(EXTRAIT SOURCE)
__________
Quand l’ordinateur quantique n’existe pas, quand les calculateurs quantiques font régulièrement l’objet d’effets d’annonce de la part de ceux qui les financent, la cryptographie post-quantique, elle, existe bel et bien, et désigne les algorithmes cryptographiques qui seront capables de résister à la puissance de calcul de ces futurs ordinateurs.
Si nos ordinateurs contemporains fonctionnent avec des bits, 0 et 1, les ordinateurs quantiques (voir La rem n°53, p.74), remplacent les bits par des qbits dont l’une des propriétés, issues des principes de la physique quantique, est de pouvoir représenter 0 et 1 en même temps, en « superposition ». La puissance de calcul qui découle de ces nouvelles lois de la physique bouleverse en profondeur les fondements de la cryptographie dite « classique », qui repose sur la difficulté des ordinateurs actuels à réaliser certains calculs. Utilisée jusqu’à présent, la cryptographie asymétrique, ou à clef publique, est basée sur des problèmes mathématiques de factorisation d’entiers ou du logarithme discret, afin d’établir un canal chiffré entre deux parties pour s’authentifier, ou encore signer électroniquement. Prenons l’exemple de la factorisation d’entiers. En octobre 1977, les lecteurs du magazine Pour la Science furent mis au défi de répondre à cette question : « le nombre 114 381 625 757 888 867 669 235 779 976 146 612 010 218 296 721 242 362 562 561 842 935 706 935 245 733 897 830 597 123 563 958 705 058 989 075 147 599 290 026 879 543 541 est le produit de deux nombres premiers ; lesquels ? » Avec un ordinateur classique, il est très difficile de factoriser les grands nombres entiers et c’est le fondement même de la cryptographie asymétrique que de reposer sur cette difficulté. Le chiffrement RSA, décrit en 1977 par Ronald Rivest, Adi Shamir et Leonard Adleman, est un algorithme de cryptographie asymétrique qui sert aujourd’hui à sécuriser les transactions bancaires, les transactions de commerce électronique ou encore l’échange de données confidentielles via internet. Cet algorithme utilise une paire de clés (des nombres entiers) composée d’une clé publique pour chiffrer, et d’une clé privée pour déchiffrer des données confidentielles. Or, si ce calcul résiste à la puissance des ordinateurs classiques, ce ne sera plus le cas avec un ordinateur quantique.
__________
(CONSIGNES)
(A) Répondez à ces questions sur l’extrait consacré à la cryptographie post-quantique :
(i) Dans les ordinateurs quantiques, par quoi les bits sont-ils remplacés ?
(ii) Quel magazine a lancé un défi à ses lecteurs en octobre 1977 ?
(iii) En quelle année le chiffrement RSA a-t-il été décrit ?
(B) Dans l’extrait consacré à la cryptographie post-quantique, recopiez le passage qui commence par les mots « Quand l’ordinateur quantique » et finit par « ces futurs ordinateurs. », en remplaçant « calculateurs quantiques » par « machines quantiques ».

(DONNÉES FOURNIES)
__________
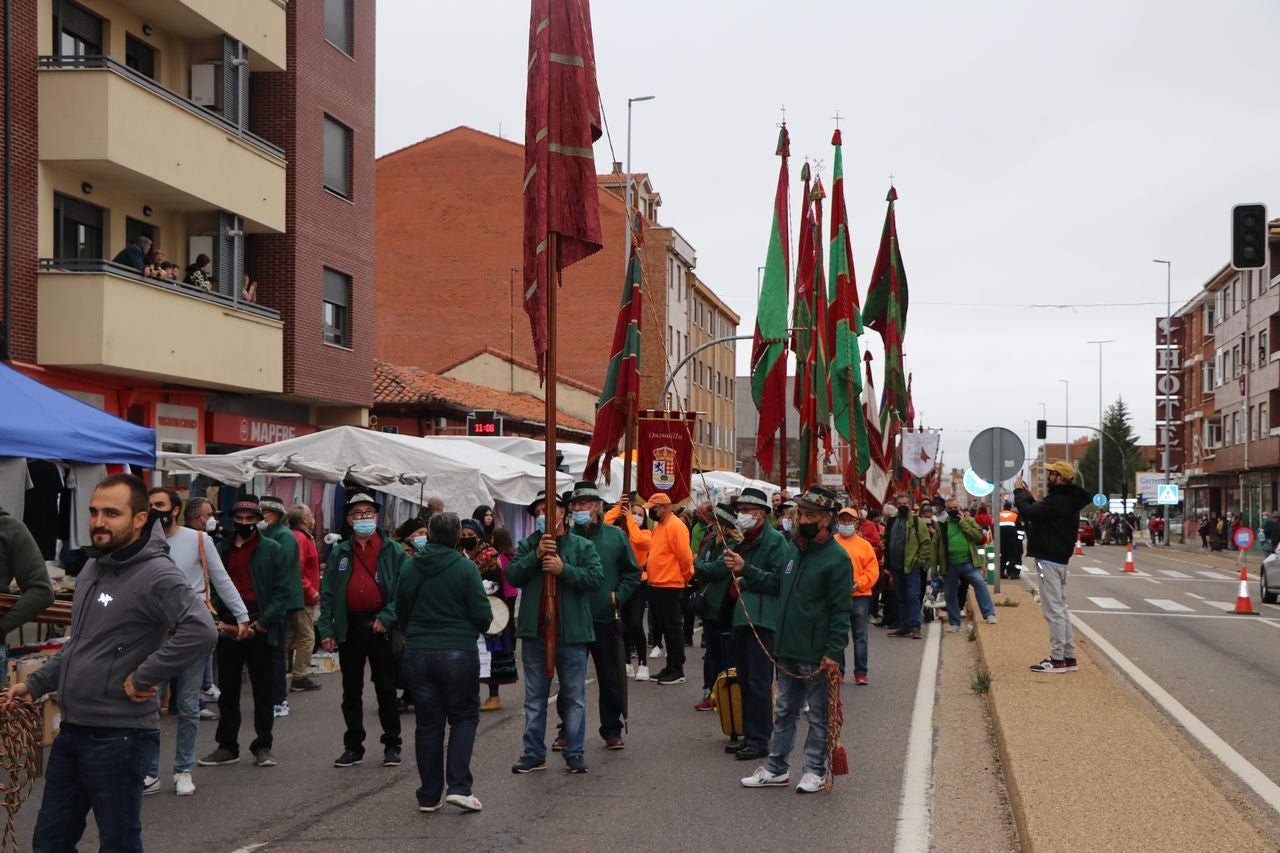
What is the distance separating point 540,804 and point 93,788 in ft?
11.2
__________
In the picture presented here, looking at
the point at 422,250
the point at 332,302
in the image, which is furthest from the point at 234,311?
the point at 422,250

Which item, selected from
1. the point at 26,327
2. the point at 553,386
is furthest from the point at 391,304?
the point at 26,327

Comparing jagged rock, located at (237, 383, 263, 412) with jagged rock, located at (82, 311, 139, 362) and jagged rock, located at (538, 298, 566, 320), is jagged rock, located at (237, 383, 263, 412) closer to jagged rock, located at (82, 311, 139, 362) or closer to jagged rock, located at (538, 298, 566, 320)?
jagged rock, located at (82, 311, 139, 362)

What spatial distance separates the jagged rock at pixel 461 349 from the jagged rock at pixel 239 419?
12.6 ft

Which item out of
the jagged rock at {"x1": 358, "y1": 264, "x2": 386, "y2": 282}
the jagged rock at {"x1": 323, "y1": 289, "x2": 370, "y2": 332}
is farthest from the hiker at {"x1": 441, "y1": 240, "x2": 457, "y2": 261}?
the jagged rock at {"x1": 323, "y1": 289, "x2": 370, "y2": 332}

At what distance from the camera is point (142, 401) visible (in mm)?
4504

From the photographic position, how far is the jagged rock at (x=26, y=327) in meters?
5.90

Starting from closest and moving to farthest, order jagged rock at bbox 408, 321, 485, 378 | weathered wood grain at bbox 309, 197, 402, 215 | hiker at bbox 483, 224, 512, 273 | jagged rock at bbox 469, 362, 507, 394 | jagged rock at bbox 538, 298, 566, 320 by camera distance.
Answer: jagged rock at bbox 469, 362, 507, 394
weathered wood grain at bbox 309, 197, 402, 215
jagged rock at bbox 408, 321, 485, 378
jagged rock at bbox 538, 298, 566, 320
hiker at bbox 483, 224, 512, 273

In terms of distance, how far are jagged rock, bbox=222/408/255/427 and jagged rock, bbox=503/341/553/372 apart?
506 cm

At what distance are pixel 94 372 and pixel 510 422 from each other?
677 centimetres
__________
(RÉPONSES)
(A)
(i) Par des qbits.
(ii) Pour la Science.
(iii) En 1977.

(B)
Quand l’ordinateur quantique n’existe pas, quand les machines quantiques font régulièrement l’objet d’effets d’annonce de la part de ceux qui les financent, la cryptographie post-quantique, elle, existe bel et bien, et désigne les algorithmes cryptographiques qui seront capables de résister à la puissance de calcul de ces futurs ordinateurs.